[Exercise aim]: Reproduce the entries exactly, but keep the pictures out of the copy.

[Saved entries]:

........

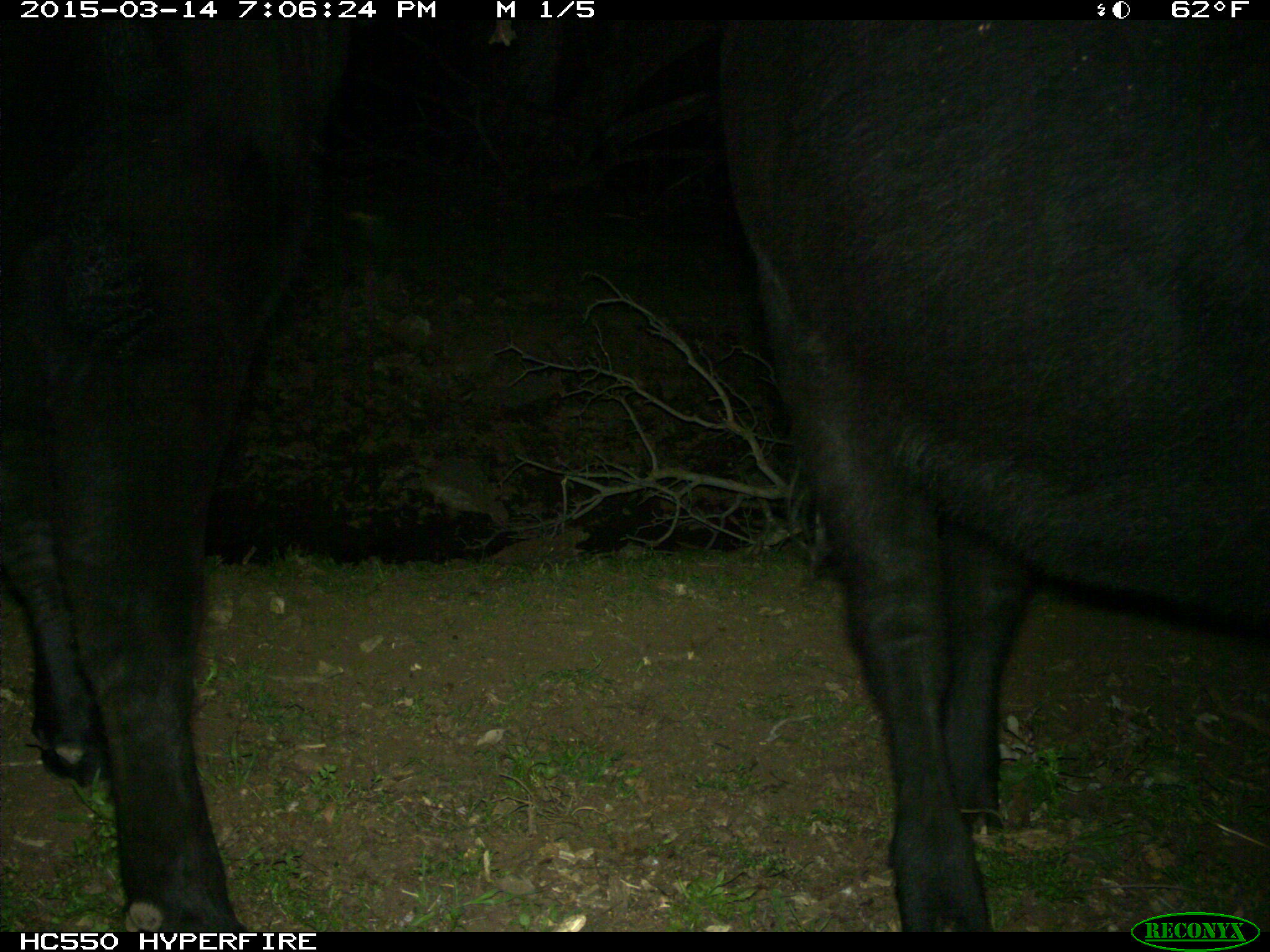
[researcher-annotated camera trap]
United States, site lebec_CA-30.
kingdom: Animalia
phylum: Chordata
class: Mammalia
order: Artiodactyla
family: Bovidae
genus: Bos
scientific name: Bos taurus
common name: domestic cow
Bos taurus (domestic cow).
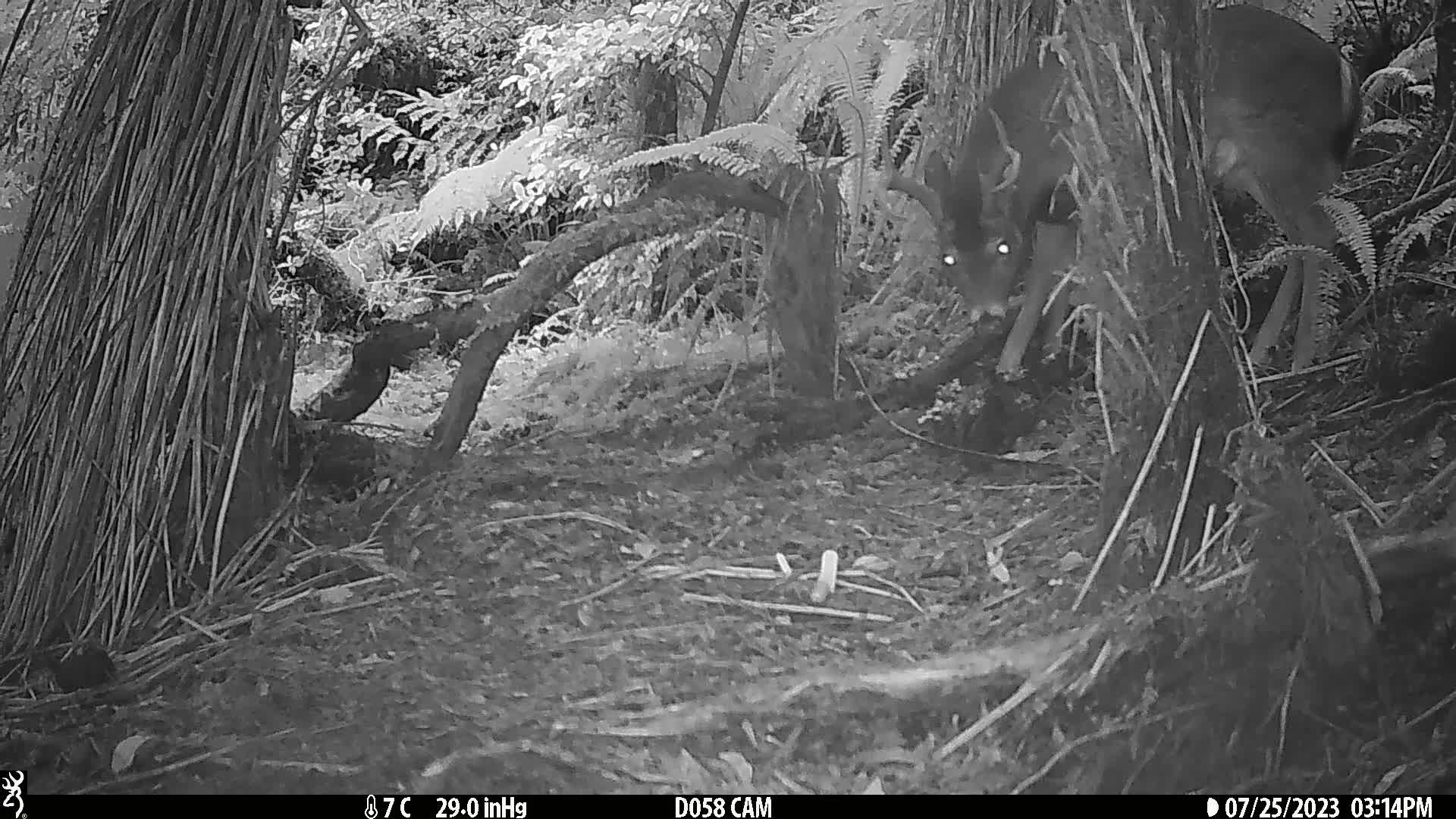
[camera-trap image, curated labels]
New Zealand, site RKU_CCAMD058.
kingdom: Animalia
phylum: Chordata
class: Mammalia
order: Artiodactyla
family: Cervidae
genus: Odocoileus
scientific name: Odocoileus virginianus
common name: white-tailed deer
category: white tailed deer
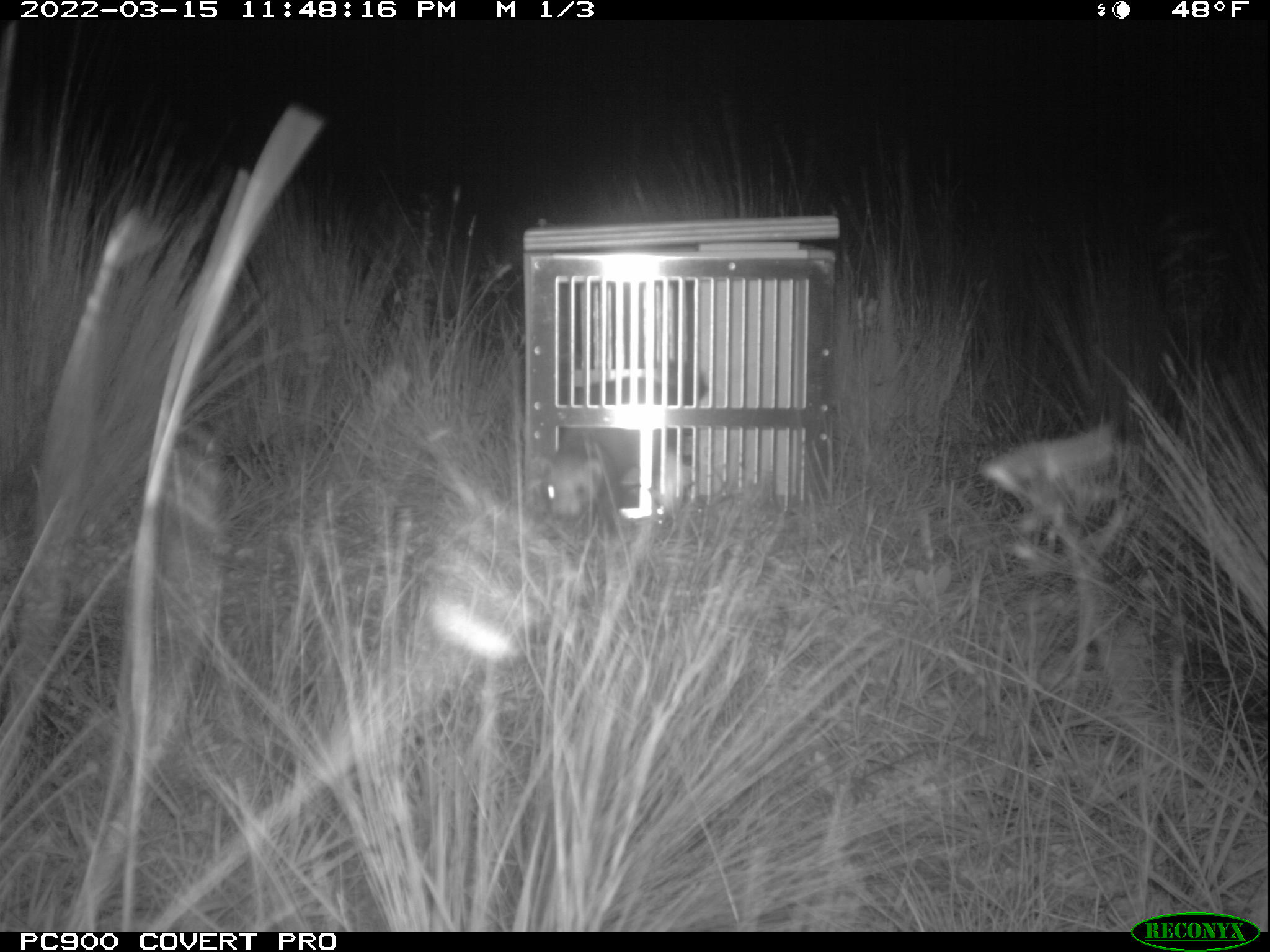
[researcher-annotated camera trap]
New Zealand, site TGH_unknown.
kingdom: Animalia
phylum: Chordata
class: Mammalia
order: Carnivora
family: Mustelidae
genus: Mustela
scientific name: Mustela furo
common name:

........

[Answer space]:
[researcher-annotated camera trap]
United States, site lebec_CA-30.
kingdom: Animalia
phylum: Chordata
class: Mammalia
order: Artiodactyla
family: Bovidae
genus: Bos
scientific name: Bos taurus
common name: domestic cow
Bos taurus (domestic cow).
[camera-trap image, curated labels]
New Zealand, site RKU_CCAMD058.
kingdom: Animalia
phylum: Chordata
class: Mammalia
order: Artiodactyla
family: Cervidae
genus: Odocoileus
scientific name: Odocoileus virginianus
common name: white-tailed deer
category: white tailed deer
[researcher-annotated camera trap]
New Zealand, site TGH_unknown.
kingdom: Animalia
phylum: Chordata
class: Mammalia
order: Carnivora
family: Mustelidae
genus: Mustela
scientific name: Mustela furo
common name:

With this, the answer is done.